### TEXT EXCERPT

++++

We Won’t Be Together Much Longer

Remembering the Buzzcocks’ Pete Shelley.

The Buzzcocks were the first emo band. Not a progenitor of indie emo like Rites of Spring or Cap’n Jazz, or even mainstream emo groups like Dashboard Confessional and Panic at the Disco. The former were basically continuing the deconstruction of post-rock with their jagged edges and icy attitudes, the latter reconstructing it by applying eyeliner and writing stadium anthems. Truly, the Buzzcocks were the godfathers of ‘90s pop-punk groups like Green Day and Jawbreaker who got rich—some more than others—singing about hearts broken rather than states smashed.

It makes sense that punk evolved into emo, but it may be surprising to remember that it happened in a little over a decade: A musical style that was birthed as something loud, snotty, and vaguely political sprouted a limb that was still loud and snotty yet also highly sentimental. MC5 were a cult; the Sex Pistols were a cult of personality. Pete Shelley and the Buzzcocks were at the base of said new limb presenting something more down to earth: personal personality. Shelley sang about love and desire and feelings when most of his peers were ranting about hate and war and sniffing glue. Sure, the Ramones could be sensitive, too, but they’re definitely in the cult corner. Their hearts may have been on their sleeves but their sleeves were covered in cartoon leather. Pete Shelley was the punk frontman as real boy: a living, breathing human being whose persona was both relatable and obtainable.

I first heard “Orgasm Addict” when I was 22—already an old man in the world of punk rock. I had been raised on a random smattering of punk bands—Minor Threat, Misfits, Bad Religion, the Exploited, Subhumans—that were from what I would call punk’s second wave in the early ‘80s. I came of age in the ‘90s with the groups of my state of California: Operation Ivy, the Descendents, and of course Jawbreaker and Green Day. When I arrived in Portland in 1998, I still had a few gaps to mind in my knowledge of punk that were thoroughly filled in by Martyn Leaper when I started playing drums in his band the Minders. Martyn was a true lover of rock and roll, especially of the British variety, as he is British himself. He would even prepare English breakfasts before band practice: eggs with baked beans, tomato slices and veggie sausage links, as this was Portland in the early aughts and we were all still (barely) hanging on to our vegetarianism. English breakfast was usually soundtracked by one of two classic records: Bowie’s Hunky Dory or Singles Going Steady by the Buzzcocks. Then and now, Singles is the perfect introduction to the band. If you’re gonna have a record that resembles a greatest-hits LP, you better have the hits lined up as well as they did.

“Orgasm Addict” would be bold and brash start to any band’s career, even now. But it was “Ever Fallen in Love (With Someone You Shouldn’t’ve)” that really caught my ear. Obviously I’m not alone here, as the track is one of the Buzzcocks’, and punk’s, most beloved—if unlikely—songs. As pointed and driving as the best of them, its unabashed sentimentality and parentheses place it closer to the world of Meatloaf than the Sex Pistols. And with two apostrophes in one word in the title, you have the band that put the punk in punctuation.

++++

Saved data entries
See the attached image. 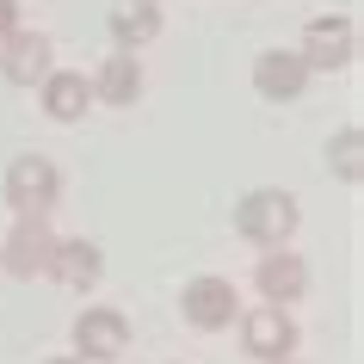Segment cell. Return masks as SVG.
Masks as SVG:
<instances>
[{"label":"cell","instance_id":"8","mask_svg":"<svg viewBox=\"0 0 364 364\" xmlns=\"http://www.w3.org/2000/svg\"><path fill=\"white\" fill-rule=\"evenodd\" d=\"M253 290H259V303H303L309 296V259L296 247H266L259 253V266H253Z\"/></svg>","mask_w":364,"mask_h":364},{"label":"cell","instance_id":"16","mask_svg":"<svg viewBox=\"0 0 364 364\" xmlns=\"http://www.w3.org/2000/svg\"><path fill=\"white\" fill-rule=\"evenodd\" d=\"M19 0H0V38H6V31H19Z\"/></svg>","mask_w":364,"mask_h":364},{"label":"cell","instance_id":"3","mask_svg":"<svg viewBox=\"0 0 364 364\" xmlns=\"http://www.w3.org/2000/svg\"><path fill=\"white\" fill-rule=\"evenodd\" d=\"M296 56L309 62V75H340V68H352L358 62V25H352V13H315L303 25Z\"/></svg>","mask_w":364,"mask_h":364},{"label":"cell","instance_id":"2","mask_svg":"<svg viewBox=\"0 0 364 364\" xmlns=\"http://www.w3.org/2000/svg\"><path fill=\"white\" fill-rule=\"evenodd\" d=\"M0 198L13 204V216H50L62 204V167L50 154H13L6 179H0Z\"/></svg>","mask_w":364,"mask_h":364},{"label":"cell","instance_id":"14","mask_svg":"<svg viewBox=\"0 0 364 364\" xmlns=\"http://www.w3.org/2000/svg\"><path fill=\"white\" fill-rule=\"evenodd\" d=\"M105 25H112V50H149L161 38V0H117Z\"/></svg>","mask_w":364,"mask_h":364},{"label":"cell","instance_id":"1","mask_svg":"<svg viewBox=\"0 0 364 364\" xmlns=\"http://www.w3.org/2000/svg\"><path fill=\"white\" fill-rule=\"evenodd\" d=\"M303 229V204L290 192H278V186H259V192H247L241 204H235V235L247 241V247H290V235Z\"/></svg>","mask_w":364,"mask_h":364},{"label":"cell","instance_id":"11","mask_svg":"<svg viewBox=\"0 0 364 364\" xmlns=\"http://www.w3.org/2000/svg\"><path fill=\"white\" fill-rule=\"evenodd\" d=\"M38 105L50 124H80V117L93 112V80L80 75V68H50V75L38 80Z\"/></svg>","mask_w":364,"mask_h":364},{"label":"cell","instance_id":"13","mask_svg":"<svg viewBox=\"0 0 364 364\" xmlns=\"http://www.w3.org/2000/svg\"><path fill=\"white\" fill-rule=\"evenodd\" d=\"M93 99L99 105H136L142 99V56L136 50H112L93 68Z\"/></svg>","mask_w":364,"mask_h":364},{"label":"cell","instance_id":"6","mask_svg":"<svg viewBox=\"0 0 364 364\" xmlns=\"http://www.w3.org/2000/svg\"><path fill=\"white\" fill-rule=\"evenodd\" d=\"M130 352V321L112 303H87L75 315V358L80 364H112Z\"/></svg>","mask_w":364,"mask_h":364},{"label":"cell","instance_id":"17","mask_svg":"<svg viewBox=\"0 0 364 364\" xmlns=\"http://www.w3.org/2000/svg\"><path fill=\"white\" fill-rule=\"evenodd\" d=\"M43 364H80V358H43Z\"/></svg>","mask_w":364,"mask_h":364},{"label":"cell","instance_id":"9","mask_svg":"<svg viewBox=\"0 0 364 364\" xmlns=\"http://www.w3.org/2000/svg\"><path fill=\"white\" fill-rule=\"evenodd\" d=\"M50 68H56V43L43 38V31L19 25V31L0 38V80H13V87H38Z\"/></svg>","mask_w":364,"mask_h":364},{"label":"cell","instance_id":"7","mask_svg":"<svg viewBox=\"0 0 364 364\" xmlns=\"http://www.w3.org/2000/svg\"><path fill=\"white\" fill-rule=\"evenodd\" d=\"M179 315H186V327H198V333H223V327H235V315H241V296H235L229 278L204 272V278H186Z\"/></svg>","mask_w":364,"mask_h":364},{"label":"cell","instance_id":"5","mask_svg":"<svg viewBox=\"0 0 364 364\" xmlns=\"http://www.w3.org/2000/svg\"><path fill=\"white\" fill-rule=\"evenodd\" d=\"M235 321H241V352H247V358H259V364L296 358V346H303V333H296V321H290V309H278V303L241 309Z\"/></svg>","mask_w":364,"mask_h":364},{"label":"cell","instance_id":"18","mask_svg":"<svg viewBox=\"0 0 364 364\" xmlns=\"http://www.w3.org/2000/svg\"><path fill=\"white\" fill-rule=\"evenodd\" d=\"M278 364H303V358H278Z\"/></svg>","mask_w":364,"mask_h":364},{"label":"cell","instance_id":"4","mask_svg":"<svg viewBox=\"0 0 364 364\" xmlns=\"http://www.w3.org/2000/svg\"><path fill=\"white\" fill-rule=\"evenodd\" d=\"M50 253H56V229H50V216H19L13 235L0 241V272L19 278V284H38V278H50Z\"/></svg>","mask_w":364,"mask_h":364},{"label":"cell","instance_id":"10","mask_svg":"<svg viewBox=\"0 0 364 364\" xmlns=\"http://www.w3.org/2000/svg\"><path fill=\"white\" fill-rule=\"evenodd\" d=\"M253 93L272 99V105H290V99L309 93V62L296 50H259L253 56Z\"/></svg>","mask_w":364,"mask_h":364},{"label":"cell","instance_id":"15","mask_svg":"<svg viewBox=\"0 0 364 364\" xmlns=\"http://www.w3.org/2000/svg\"><path fill=\"white\" fill-rule=\"evenodd\" d=\"M327 173L346 179V186H358V179H364V130H358V124H346L340 136H327Z\"/></svg>","mask_w":364,"mask_h":364},{"label":"cell","instance_id":"12","mask_svg":"<svg viewBox=\"0 0 364 364\" xmlns=\"http://www.w3.org/2000/svg\"><path fill=\"white\" fill-rule=\"evenodd\" d=\"M50 278H56L62 290H87L105 278V253H99V241H87V235H56V253H50Z\"/></svg>","mask_w":364,"mask_h":364}]
</instances>
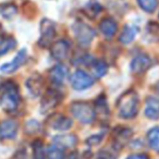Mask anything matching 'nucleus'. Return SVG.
I'll use <instances>...</instances> for the list:
<instances>
[{"label": "nucleus", "mask_w": 159, "mask_h": 159, "mask_svg": "<svg viewBox=\"0 0 159 159\" xmlns=\"http://www.w3.org/2000/svg\"><path fill=\"white\" fill-rule=\"evenodd\" d=\"M20 104L18 86L13 82H6L0 87V107L6 112H14Z\"/></svg>", "instance_id": "1"}, {"label": "nucleus", "mask_w": 159, "mask_h": 159, "mask_svg": "<svg viewBox=\"0 0 159 159\" xmlns=\"http://www.w3.org/2000/svg\"><path fill=\"white\" fill-rule=\"evenodd\" d=\"M139 96L134 91H126L118 99L119 116L123 119H132L139 112Z\"/></svg>", "instance_id": "2"}, {"label": "nucleus", "mask_w": 159, "mask_h": 159, "mask_svg": "<svg viewBox=\"0 0 159 159\" xmlns=\"http://www.w3.org/2000/svg\"><path fill=\"white\" fill-rule=\"evenodd\" d=\"M73 117L83 124H89L95 119V109L89 102H75L71 105Z\"/></svg>", "instance_id": "3"}, {"label": "nucleus", "mask_w": 159, "mask_h": 159, "mask_svg": "<svg viewBox=\"0 0 159 159\" xmlns=\"http://www.w3.org/2000/svg\"><path fill=\"white\" fill-rule=\"evenodd\" d=\"M73 33L76 42L84 47L89 46L96 36L95 30L83 22H76L73 25Z\"/></svg>", "instance_id": "4"}, {"label": "nucleus", "mask_w": 159, "mask_h": 159, "mask_svg": "<svg viewBox=\"0 0 159 159\" xmlns=\"http://www.w3.org/2000/svg\"><path fill=\"white\" fill-rule=\"evenodd\" d=\"M56 37V26L52 21L48 19H44L40 22V38L38 40V44L40 47H47L51 46V43L53 42Z\"/></svg>", "instance_id": "5"}, {"label": "nucleus", "mask_w": 159, "mask_h": 159, "mask_svg": "<svg viewBox=\"0 0 159 159\" xmlns=\"http://www.w3.org/2000/svg\"><path fill=\"white\" fill-rule=\"evenodd\" d=\"M70 81H71V85H72V87L75 91H83V89H89V87H91L92 85L95 83L93 77L82 70L75 71L72 74V76H71Z\"/></svg>", "instance_id": "6"}, {"label": "nucleus", "mask_w": 159, "mask_h": 159, "mask_svg": "<svg viewBox=\"0 0 159 159\" xmlns=\"http://www.w3.org/2000/svg\"><path fill=\"white\" fill-rule=\"evenodd\" d=\"M50 51L53 59L58 60V61L66 60L70 52V43L64 39L58 40L51 45Z\"/></svg>", "instance_id": "7"}, {"label": "nucleus", "mask_w": 159, "mask_h": 159, "mask_svg": "<svg viewBox=\"0 0 159 159\" xmlns=\"http://www.w3.org/2000/svg\"><path fill=\"white\" fill-rule=\"evenodd\" d=\"M61 98L60 95L53 89H49L43 96L42 102H40V106H42V112L47 113L49 111H51L60 102Z\"/></svg>", "instance_id": "8"}, {"label": "nucleus", "mask_w": 159, "mask_h": 159, "mask_svg": "<svg viewBox=\"0 0 159 159\" xmlns=\"http://www.w3.org/2000/svg\"><path fill=\"white\" fill-rule=\"evenodd\" d=\"M27 57V52H26V49H21L20 51L18 52V55L16 56L12 61L8 62V63H5L2 66H0V71L2 73H13L22 66L23 63L25 62Z\"/></svg>", "instance_id": "9"}, {"label": "nucleus", "mask_w": 159, "mask_h": 159, "mask_svg": "<svg viewBox=\"0 0 159 159\" xmlns=\"http://www.w3.org/2000/svg\"><path fill=\"white\" fill-rule=\"evenodd\" d=\"M152 66V59L146 55H139L131 61V71L135 74H142Z\"/></svg>", "instance_id": "10"}, {"label": "nucleus", "mask_w": 159, "mask_h": 159, "mask_svg": "<svg viewBox=\"0 0 159 159\" xmlns=\"http://www.w3.org/2000/svg\"><path fill=\"white\" fill-rule=\"evenodd\" d=\"M18 133V123L12 119H7L0 123V139H12Z\"/></svg>", "instance_id": "11"}, {"label": "nucleus", "mask_w": 159, "mask_h": 159, "mask_svg": "<svg viewBox=\"0 0 159 159\" xmlns=\"http://www.w3.org/2000/svg\"><path fill=\"white\" fill-rule=\"evenodd\" d=\"M26 89L30 92L32 96H39L42 94V89H43V85H44V81H43L42 75H39L38 73L31 75V76L27 79L26 81Z\"/></svg>", "instance_id": "12"}, {"label": "nucleus", "mask_w": 159, "mask_h": 159, "mask_svg": "<svg viewBox=\"0 0 159 159\" xmlns=\"http://www.w3.org/2000/svg\"><path fill=\"white\" fill-rule=\"evenodd\" d=\"M95 116L100 120L102 122H106L109 120V108L107 105L106 97L104 95H100L97 97L95 102Z\"/></svg>", "instance_id": "13"}, {"label": "nucleus", "mask_w": 159, "mask_h": 159, "mask_svg": "<svg viewBox=\"0 0 159 159\" xmlns=\"http://www.w3.org/2000/svg\"><path fill=\"white\" fill-rule=\"evenodd\" d=\"M68 75V69L63 64H57L49 71V79L53 84L60 85L63 83Z\"/></svg>", "instance_id": "14"}, {"label": "nucleus", "mask_w": 159, "mask_h": 159, "mask_svg": "<svg viewBox=\"0 0 159 159\" xmlns=\"http://www.w3.org/2000/svg\"><path fill=\"white\" fill-rule=\"evenodd\" d=\"M99 30L106 38H112L118 31V24L113 19L106 18L99 23Z\"/></svg>", "instance_id": "15"}, {"label": "nucleus", "mask_w": 159, "mask_h": 159, "mask_svg": "<svg viewBox=\"0 0 159 159\" xmlns=\"http://www.w3.org/2000/svg\"><path fill=\"white\" fill-rule=\"evenodd\" d=\"M53 144L62 148H73L77 143V139L73 134H61L52 139Z\"/></svg>", "instance_id": "16"}, {"label": "nucleus", "mask_w": 159, "mask_h": 159, "mask_svg": "<svg viewBox=\"0 0 159 159\" xmlns=\"http://www.w3.org/2000/svg\"><path fill=\"white\" fill-rule=\"evenodd\" d=\"M145 116L152 120L159 119V99L150 97L146 100Z\"/></svg>", "instance_id": "17"}, {"label": "nucleus", "mask_w": 159, "mask_h": 159, "mask_svg": "<svg viewBox=\"0 0 159 159\" xmlns=\"http://www.w3.org/2000/svg\"><path fill=\"white\" fill-rule=\"evenodd\" d=\"M132 136V130L128 128H117L113 131V141L117 145L123 146Z\"/></svg>", "instance_id": "18"}, {"label": "nucleus", "mask_w": 159, "mask_h": 159, "mask_svg": "<svg viewBox=\"0 0 159 159\" xmlns=\"http://www.w3.org/2000/svg\"><path fill=\"white\" fill-rule=\"evenodd\" d=\"M51 126L57 131H66L72 126V120L66 116L58 115L52 118Z\"/></svg>", "instance_id": "19"}, {"label": "nucleus", "mask_w": 159, "mask_h": 159, "mask_svg": "<svg viewBox=\"0 0 159 159\" xmlns=\"http://www.w3.org/2000/svg\"><path fill=\"white\" fill-rule=\"evenodd\" d=\"M136 34H137V27L132 26V25H126V26H124L122 33L120 34V37H119L120 43H122L124 45L130 44L136 37Z\"/></svg>", "instance_id": "20"}, {"label": "nucleus", "mask_w": 159, "mask_h": 159, "mask_svg": "<svg viewBox=\"0 0 159 159\" xmlns=\"http://www.w3.org/2000/svg\"><path fill=\"white\" fill-rule=\"evenodd\" d=\"M16 45V42L13 37H2L0 38V56H3L6 53H8L9 51H11L12 49H14Z\"/></svg>", "instance_id": "21"}, {"label": "nucleus", "mask_w": 159, "mask_h": 159, "mask_svg": "<svg viewBox=\"0 0 159 159\" xmlns=\"http://www.w3.org/2000/svg\"><path fill=\"white\" fill-rule=\"evenodd\" d=\"M18 13V8L12 2H5L0 5V14L5 19H12Z\"/></svg>", "instance_id": "22"}, {"label": "nucleus", "mask_w": 159, "mask_h": 159, "mask_svg": "<svg viewBox=\"0 0 159 159\" xmlns=\"http://www.w3.org/2000/svg\"><path fill=\"white\" fill-rule=\"evenodd\" d=\"M46 156L47 159H64L63 148L56 145V144H52L47 149Z\"/></svg>", "instance_id": "23"}, {"label": "nucleus", "mask_w": 159, "mask_h": 159, "mask_svg": "<svg viewBox=\"0 0 159 159\" xmlns=\"http://www.w3.org/2000/svg\"><path fill=\"white\" fill-rule=\"evenodd\" d=\"M147 141L152 149L159 150V128H152L148 131Z\"/></svg>", "instance_id": "24"}, {"label": "nucleus", "mask_w": 159, "mask_h": 159, "mask_svg": "<svg viewBox=\"0 0 159 159\" xmlns=\"http://www.w3.org/2000/svg\"><path fill=\"white\" fill-rule=\"evenodd\" d=\"M33 159H45L46 152L44 150V145L40 139H36L33 143Z\"/></svg>", "instance_id": "25"}, {"label": "nucleus", "mask_w": 159, "mask_h": 159, "mask_svg": "<svg viewBox=\"0 0 159 159\" xmlns=\"http://www.w3.org/2000/svg\"><path fill=\"white\" fill-rule=\"evenodd\" d=\"M137 3L143 11L147 12V13H152L156 10L158 1L157 0H137Z\"/></svg>", "instance_id": "26"}, {"label": "nucleus", "mask_w": 159, "mask_h": 159, "mask_svg": "<svg viewBox=\"0 0 159 159\" xmlns=\"http://www.w3.org/2000/svg\"><path fill=\"white\" fill-rule=\"evenodd\" d=\"M93 71L96 76L102 77L104 75H106L107 71H108V66H107L104 60H97V61L94 62Z\"/></svg>", "instance_id": "27"}, {"label": "nucleus", "mask_w": 159, "mask_h": 159, "mask_svg": "<svg viewBox=\"0 0 159 159\" xmlns=\"http://www.w3.org/2000/svg\"><path fill=\"white\" fill-rule=\"evenodd\" d=\"M85 13L89 16L91 19H94L102 11V7L100 5H98L97 2H89L85 6Z\"/></svg>", "instance_id": "28"}, {"label": "nucleus", "mask_w": 159, "mask_h": 159, "mask_svg": "<svg viewBox=\"0 0 159 159\" xmlns=\"http://www.w3.org/2000/svg\"><path fill=\"white\" fill-rule=\"evenodd\" d=\"M40 128V124L38 123L36 120H30L26 124H25V131L29 134H33V133L37 132Z\"/></svg>", "instance_id": "29"}, {"label": "nucleus", "mask_w": 159, "mask_h": 159, "mask_svg": "<svg viewBox=\"0 0 159 159\" xmlns=\"http://www.w3.org/2000/svg\"><path fill=\"white\" fill-rule=\"evenodd\" d=\"M95 159H117V156L112 152H110V150L102 149L100 152H98Z\"/></svg>", "instance_id": "30"}, {"label": "nucleus", "mask_w": 159, "mask_h": 159, "mask_svg": "<svg viewBox=\"0 0 159 159\" xmlns=\"http://www.w3.org/2000/svg\"><path fill=\"white\" fill-rule=\"evenodd\" d=\"M102 135L99 134V135H93V136L89 137V139H86V144H89V145H98V144L102 142Z\"/></svg>", "instance_id": "31"}, {"label": "nucleus", "mask_w": 159, "mask_h": 159, "mask_svg": "<svg viewBox=\"0 0 159 159\" xmlns=\"http://www.w3.org/2000/svg\"><path fill=\"white\" fill-rule=\"evenodd\" d=\"M11 159H27L26 150H24V149L18 150V152H16V154L11 157Z\"/></svg>", "instance_id": "32"}, {"label": "nucleus", "mask_w": 159, "mask_h": 159, "mask_svg": "<svg viewBox=\"0 0 159 159\" xmlns=\"http://www.w3.org/2000/svg\"><path fill=\"white\" fill-rule=\"evenodd\" d=\"M126 159H148L146 155H143V154H134V155H131L129 156Z\"/></svg>", "instance_id": "33"}, {"label": "nucleus", "mask_w": 159, "mask_h": 159, "mask_svg": "<svg viewBox=\"0 0 159 159\" xmlns=\"http://www.w3.org/2000/svg\"><path fill=\"white\" fill-rule=\"evenodd\" d=\"M156 91H157V93L159 94V83H158V84L156 85Z\"/></svg>", "instance_id": "34"}, {"label": "nucleus", "mask_w": 159, "mask_h": 159, "mask_svg": "<svg viewBox=\"0 0 159 159\" xmlns=\"http://www.w3.org/2000/svg\"><path fill=\"white\" fill-rule=\"evenodd\" d=\"M2 37V29H1V26H0V38Z\"/></svg>", "instance_id": "35"}]
</instances>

++++

Answer these about the essay on Pete Shelley and the Buzzcocks:
(a) Which two '90s pop-punk groups does it say the Buzzcocks were the godfathers of?
(b) At what age did the writer first hear "Orgasm Addict"?
(c) Which two records usually played during the English breakfasts before band practice?

### WRITTEN SOLUTION
(a) Green Day and Jawbreaker.
(b) 22.
(c) Bowie's Hunky Dory and Singles Going Steady by the Buzzcocks.